After the 1st if condition, 3 processes are created and only parent will enter the if block. Total 4 processes are now there. Now, how to proceed further, I am completely screwed with this?

If possible, please show a tree diagram .

Answer 1

For first block:

if(fork() && fork()) 
{ 
    fork(); 
}

Child process receives 0 and skips the if, and the parent proceeds to calculate condition. Parent executes next fork and enters the if block where it forks again. So we have 3 fork invocations resulting in 4 processes.

Then every of these 4 processes executes next block. Let's look at a single one:

if(fork() || fork()) 
{
    fork();
} 

We fork once. The child receives non 0 and condition result is already true, so it enters the if without evaluating second part of the condition and forks there. So we have 2 fork invocations already.
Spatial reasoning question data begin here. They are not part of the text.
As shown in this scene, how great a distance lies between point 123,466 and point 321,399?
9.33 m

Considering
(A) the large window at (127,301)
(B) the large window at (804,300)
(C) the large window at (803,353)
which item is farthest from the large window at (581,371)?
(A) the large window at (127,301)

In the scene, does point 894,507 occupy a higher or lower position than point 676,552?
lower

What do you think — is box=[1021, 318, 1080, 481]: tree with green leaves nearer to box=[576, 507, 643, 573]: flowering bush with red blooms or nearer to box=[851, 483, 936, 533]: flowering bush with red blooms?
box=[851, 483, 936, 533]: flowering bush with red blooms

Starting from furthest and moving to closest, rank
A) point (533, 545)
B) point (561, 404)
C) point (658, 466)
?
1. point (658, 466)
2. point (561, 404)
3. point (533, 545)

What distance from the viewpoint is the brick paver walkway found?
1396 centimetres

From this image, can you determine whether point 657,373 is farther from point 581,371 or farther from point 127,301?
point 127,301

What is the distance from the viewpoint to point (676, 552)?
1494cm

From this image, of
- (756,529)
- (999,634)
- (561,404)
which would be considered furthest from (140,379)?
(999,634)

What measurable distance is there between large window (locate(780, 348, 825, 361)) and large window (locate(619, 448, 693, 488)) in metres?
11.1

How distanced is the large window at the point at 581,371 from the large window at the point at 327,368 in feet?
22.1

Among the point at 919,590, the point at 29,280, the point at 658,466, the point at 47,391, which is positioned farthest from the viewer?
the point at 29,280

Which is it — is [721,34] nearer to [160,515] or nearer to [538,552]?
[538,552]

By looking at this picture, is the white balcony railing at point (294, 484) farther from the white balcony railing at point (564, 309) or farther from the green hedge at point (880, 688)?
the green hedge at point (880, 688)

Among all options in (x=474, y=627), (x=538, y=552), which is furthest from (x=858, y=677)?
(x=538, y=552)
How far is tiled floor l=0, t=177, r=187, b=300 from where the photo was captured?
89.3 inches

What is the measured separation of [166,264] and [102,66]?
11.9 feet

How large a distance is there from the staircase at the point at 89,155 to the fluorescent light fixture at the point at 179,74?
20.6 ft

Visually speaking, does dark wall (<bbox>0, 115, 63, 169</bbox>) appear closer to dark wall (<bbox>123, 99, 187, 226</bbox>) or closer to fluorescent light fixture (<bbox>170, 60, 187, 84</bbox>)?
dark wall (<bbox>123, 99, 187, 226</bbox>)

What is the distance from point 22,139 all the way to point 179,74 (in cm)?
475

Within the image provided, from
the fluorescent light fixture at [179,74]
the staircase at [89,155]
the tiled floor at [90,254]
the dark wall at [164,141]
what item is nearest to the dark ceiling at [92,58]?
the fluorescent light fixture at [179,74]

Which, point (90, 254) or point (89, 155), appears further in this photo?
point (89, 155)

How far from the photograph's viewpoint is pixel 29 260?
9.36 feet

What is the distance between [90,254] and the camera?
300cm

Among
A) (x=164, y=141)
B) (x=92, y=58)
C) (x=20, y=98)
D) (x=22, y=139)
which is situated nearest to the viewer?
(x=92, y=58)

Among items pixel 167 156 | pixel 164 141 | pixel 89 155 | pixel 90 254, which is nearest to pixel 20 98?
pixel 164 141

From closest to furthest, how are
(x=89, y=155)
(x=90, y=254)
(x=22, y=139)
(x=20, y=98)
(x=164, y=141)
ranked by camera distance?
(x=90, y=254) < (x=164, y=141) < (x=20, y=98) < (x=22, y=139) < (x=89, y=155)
Parent process has to evaluate second fork in the expression and it's child enters the if and forks again. So 2 more fork invocations. Total 4 calls which result in 5 running processes.

So each of 4 processes from first block forks in-to 5 processes in second block resulting in total of 4*5 = 20 processes. And each one prints "hello".

Answer 2

Tree visualization!

if(fork() && fork()) 
{ 
    fork(); 
}

Now we have 4 process running in system; P, C1, C2 and C3.

And Each will execute next if block.

if(fork() || fork()) 
{ 
    fork(); 
}

In total we will have 4*5 = 20 process running in the system and each will print "Hello".